Why even publish this article? I chose it, for the same reason I chose many other articles to post; to provide an example of now people can get turned around when it comes to generic financial advice. If you can really call it advice at all. A 60/40 portfolio is an investment allocation or strategy that holds 60% of the money is stocks and 40% of the money in bonds and or cash. That doesn’t tell us a whole lot. What kind of stocks? What kind of bonds? How much income or growth does someone need? The questions go on and on. How can such a generic portfolio be considered advice? It can’t, and the article does eventually point that out. We all know that everyone has their own set of circumstances that make their current wants and needs different from someone else.
Now I agree with many of the points made in the article, but I would add one more rather important observation that all retirees need to consider. Times change and so do markets. You can not compare someone retiring today with a 401k and no pension to someone that retired 20 or 30 plus years ago that had a pension. You can’t compare 60/40 portfolios built 20, 30, or 40 years ago with a portfolio built the same way today due to the interest rate environment.

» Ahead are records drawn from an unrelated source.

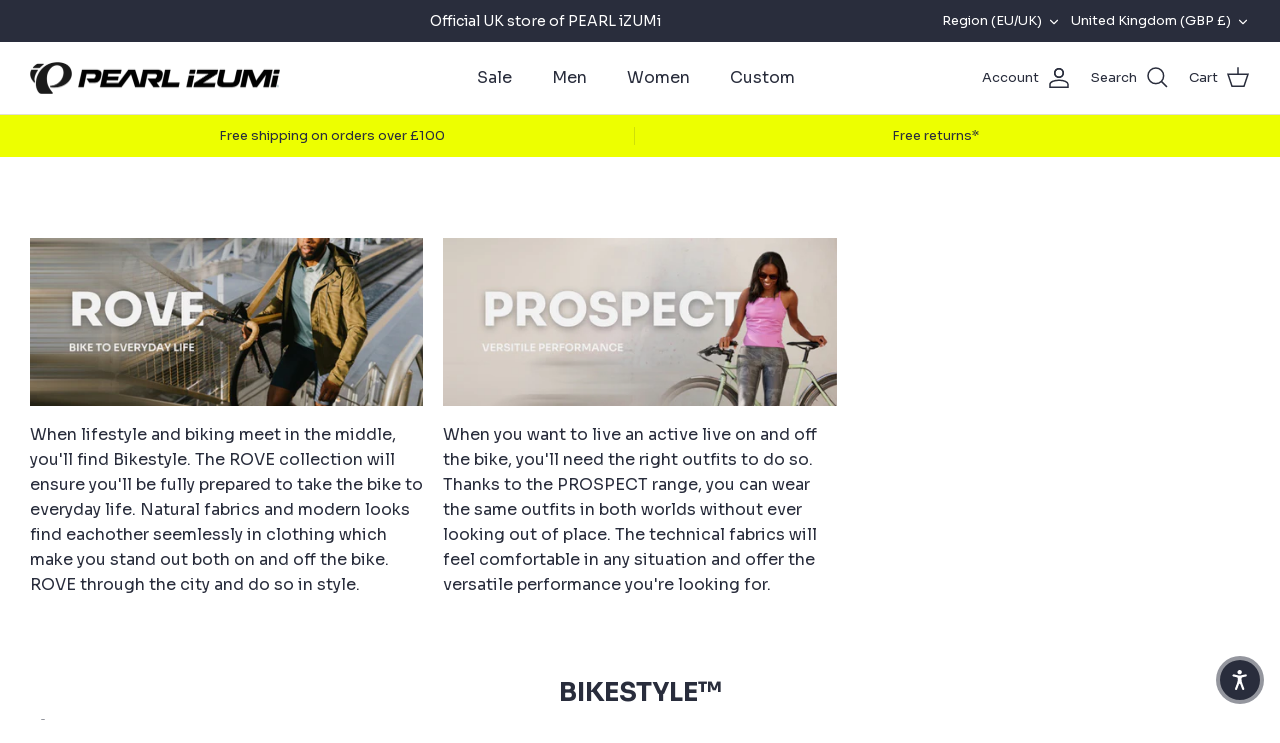

--- FILE ---
content_type: text/css
request_url: https://pearlizumi.eu/cdn/shop/t/2/assets/custom.css?v=62767561569133701171726225918
body_size: 251
content:
.container,.text-column__image,.rimage-outer-wrapper{max-width:100%!important}.quantity-submit-row__submit button{background-color:#3e7a62!important;color:#fff!important;border-color:#3e7a62!important}.quantity-submit-row__submit button:hover{background-color:#2f5f4c!important;border-color:#2f5f4c!important}button.button.button--large.button--sold-out{background:#fff!important;border-color:#292d3c!important}a.button.to-cart{background-color:#3e7a62!important;color:#fff!important;border-color:#3e7a62!important}a.button.to-cart:hover{background-color:#2f5f4c!important;color:#fff!important;border-color:#2f5f4c!important}#cartform .checkout-col .button{background-color:#3e7a62!important;color:#fff!important;border-color:#3e7a62!important}#cartform .checkout-col .button:hover{background-color:#2f5f4c!important;border-color:#2f5f4c!important}.section-footer__row-container{border:0px}.signup-form__button:hover{background:#292d3c!important;color:#fff!important;border-color:#edff00!important}@media screen and (min-width: 768px){#shopify-section-template--16300414075111__344dda4a-2243-49f4-b9ca-59e163fd1748{display:none}}@media screen and (max-width: 767px){#shopify-section-template--16300414075111__16642695132220f7e4{display:none}}@media screen and (min-width: 1900px){#section-id-template--16300414075111__16642695132220f7e4 .video-container,#section-id-template--16300414075111__c5514bb8-3e08-4b9d-87a8-d0221d95dea2 .fixed-height-item{height:90vh!important}#section-id-template--16300414075111__16359276425da8ce46 .fixed-height-item,#section-id-template--16300414075111__8cf15640-5355-478e-a08d-7a8d981dd565 .fixed-height-item{height:900px!important}}#section-id-template--16300414075111__819e9b63-8acf-4286-ba29-b742ae89139c{margin-bottom:-8px!important}#shopify-section-template--16300414304487__16642016506a6c2afa{background:#f2f2f2!important;padding:1px 0;margin-bottom:80px}.custom-collection-img-full{width:100%;height:100%;object-fit:cover;margin-bottom:.7em}@media screen and (min-width: 1900px){#section-id-template--16531825819879__166436501396e3270b .fixed-height-item{height:600px!important}}#section-id-template--23581912662363__efded8c4-98d8-432f-9126-cb855a899d09 .overlay-text__title{display:inline-block;font-size:0!important}#section-id-template--23581912662363__efded8c4-98d8-432f-9126-cb855a899d09 .overlay-text__title:after{content:url(/cdn/shop/files/PL_Custom_logo_w.svg?v=1705647982);margin:auto;width:300px;position:absolute;top:0;left:0;right:0}#shopify-section-template--16304708288743__16595360629068d1ec{background-color:#292d3c!important;color:#fff!important;margin-top:0;margin-bottom:0;padding-top:80px;padding-bottom:80px}#shopify-section-template--16304708288743__16595360629068d1ec h2.majortitle.in-content.h1-style{color:#fff!important}.button.altcolour{border:0px!important}#shopify-section-template--16465496080615__16595360629068d1ec{background-color:#292d3c!important;color:#fff!important;margin-top:-80px;margin-bottom:-80px;padding-top:80px;padding-bottom:80px}#shopify-section-template--16465496080615__16595360629068d1ec h2.majortitle.in-content.h1-style{color:#fff!important}#shopify-section-template--16465496080615__1659611285c956cb6a{background-color:#f2f2f2!important;padding-top:1px;padding-bottom:80px;margin-bottom:0}#shopify-section-template--16465496080615__16631643491bf97daf{background-color:#4c7a59!important;color:#fff!important;margin-top:0;margin-bottom:0;padding-top:80px;padding-bottom:80px}#shopify-section-template--16465496080615__16631643491bf97daf h2.majortitle.in-content.h1-style{color:#fff!important}.slick-prev svg.feather,.slick-next svg.feather{stroke:#edff00;stroke-width:1px}#shopify-section-template--16468965654759__16595360629068d1ec{background-color:#292d3c!important;color:#fff!important;margin-top:-80px;margin-bottom:0;padding-top:80px;padding-bottom:10px}#shopify-section-template--16468965654759__16595360629068d1ec h2.majortitle.in-content.h1-style{color:#fff!important}#shopify-section-template--16469154201831__1663233221eea24eda{background-color:#292d3c!important;color:#fff!important;margin-bottom:0;padding-top:10px;padding-bottom:10px}#shopify-section-template--16469154201831__1663233221eea24eda h2.majortitle.in-content.h1-style{color:#fff!important}#shopify-section-template--16470333948135__1663252435feac131e{background-color:#292d3c!important;color:#fff!important;margin-bottom:0;padding-top:10px;padding-bottom:10px}#shopify-section-template--16470333948135__1663252435feac131e h2.majortitle.in-content.h1-style{color:#fff!important}#shopify-section-template--16470498083047__1663252435feac131e{background-color:#292d3c!important;color:#fff!important;margin-bottom:0;padding-top:10px;padding-bottom:10px}#shopify-section-template--16470498083047__1663252435feac131e h2.majortitle.in-content.h1-style{color:#fff!important}#shopify-section-template--16475240169703__1663252435feac131e{background-color:#292d3c!important;color:#fff!important;margin-bottom:0;padding-top:10px;padding-bottom:10px}#shopify-section-template--16475240169703__1663252435feac131e h2.majortitle.in-content.h1-style{color:#fff!important}#shopify-section-template--16475471413479__1663252435feac131e{background-color:#292d3c!important;color:#fff!important;margin-bottom:0;padding-top:10px;padding-bottom:10px}#shopify-section-template--16475471413479__1663252435feac131e h2.majortitle.in-content.h1-style{color:#fff!important}
/*# sourceMappingURL=/cdn/shop/t/2/assets/custom.css.map?v=62767561569133701171726225918 */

There are aspects to markets, both stock and bond markets, that have remained remarkably consistent. Their opportunities for an investor to realize long-term growth and their long-term efficiencies of pricing assets are just a few, but markets don’t exist in a vacuum. They anticipate change, they are forward looking. As the environment or world, in which these markets exist changes, the markets evolve. Which requires investors to evolve their thinking to keep up. You don’t need to reinvent the wheel, but common sense will tell you that nothing in the universe stays the same forever.
Living off the dividend from your company stock, putting your retirement savings in bank CDs and “downsizing” your house may have once worked for a lot of Americans. Much like blindly adopting a 60/40 portfolio like your parents once did. The world has changes, markets have changed so it may make sense to take some time and at least consider a change in your investment philosophy.